Park Service’s ‘Scientific Misconduct’
Issa, the chairman of the House Committee on Oversight and Government Reform, sent a letter to Interior Secretary Ken Salazar questioning NPS’ conduct.
“It has come to my attention that scientific misconduct by National Park Service (NPS) personnel may be jeopardizing the right of a small business to operate,” wrote Issa.
“Since 2007, the NPS has been advocating that the Drakes Bay Oyster Company (DBOC) cease operation at the Point Reyes National Seashore because—according to the NPS—the oyster farm is harming the local harbor seal population.… Allegations that NPS knowingly relied on flawed science to support that conclusion as part of an effort to remove DBOC have come from a wide range of stakeholders and disinterested parties,” Issa wrote.
Environmentalist vs. NPS
Environmental activist Peter Gleick, president of the Pacific Institute, wrote in his Oct. 28 Huffington Post column, “[T]he National Park Service, the Department of the Interior (DoI), and some local environmental supporters (with whom I usually have strong common cause) have manipulated science in their efforts to close the farm. A series of reports have been issued with bad, incomplete, misleading, or cherry-picked evidence of impacts to seagrasses, water quality, fish diversity, and especially seals. These reports have been highly criticized by independent scientists, including the U.S. National Academy of Sciences.

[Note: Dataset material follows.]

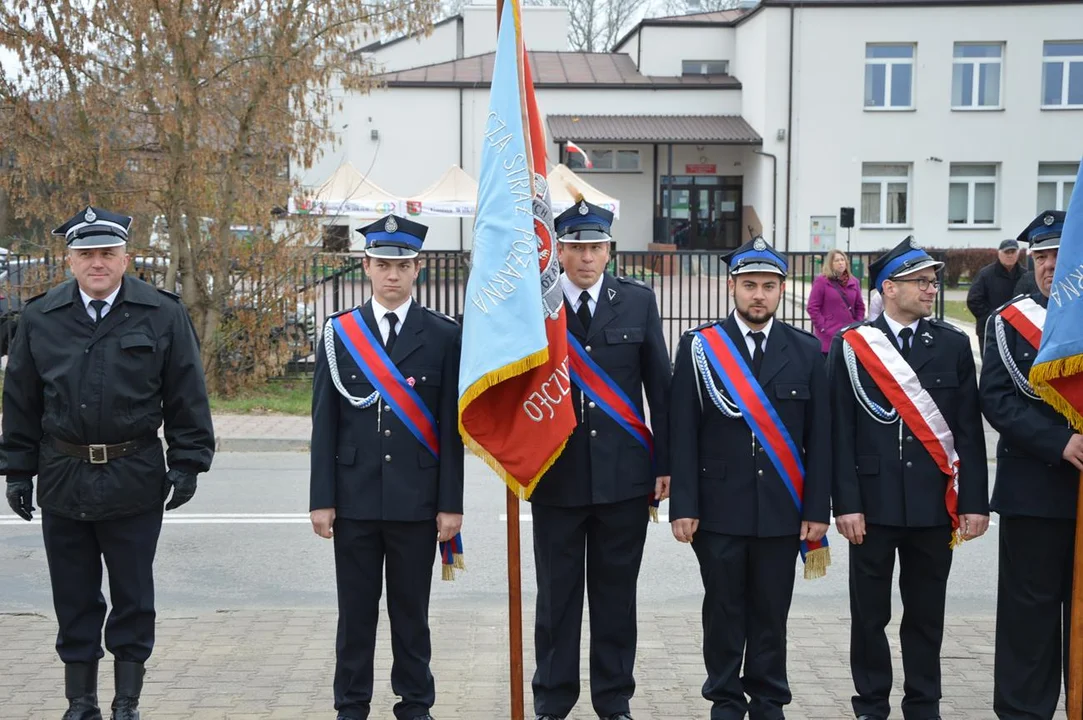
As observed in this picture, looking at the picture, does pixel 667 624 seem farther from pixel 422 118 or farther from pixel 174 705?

And data that contradicts their own studies have been withheld by the Park Service, including over 200,000 photographs from hidden cameras they set up to monitor disturbances caused by the oyster farm, but which now reportedly show no evidence of such disturbances.”
Gleick also pointed out the small oyster farm has been in operation for nearly a century and predates the designation of Point Reyes National Seashore as a federally designated entity.
Issa argued if the Park Service continues in its apparent plan to shut down the oyster farm, it “will have closed the doors of a family-owned small business without a valid scientific basis.”
Salazar has the authority to issue a final decision regarding the oyster company. Gunn said the NPS expects to release its final environmental impact statement around June 2012 and will identify a preferred course of action then.
Alyssa Carducci ([email protected]) writes from Tampa, Florida.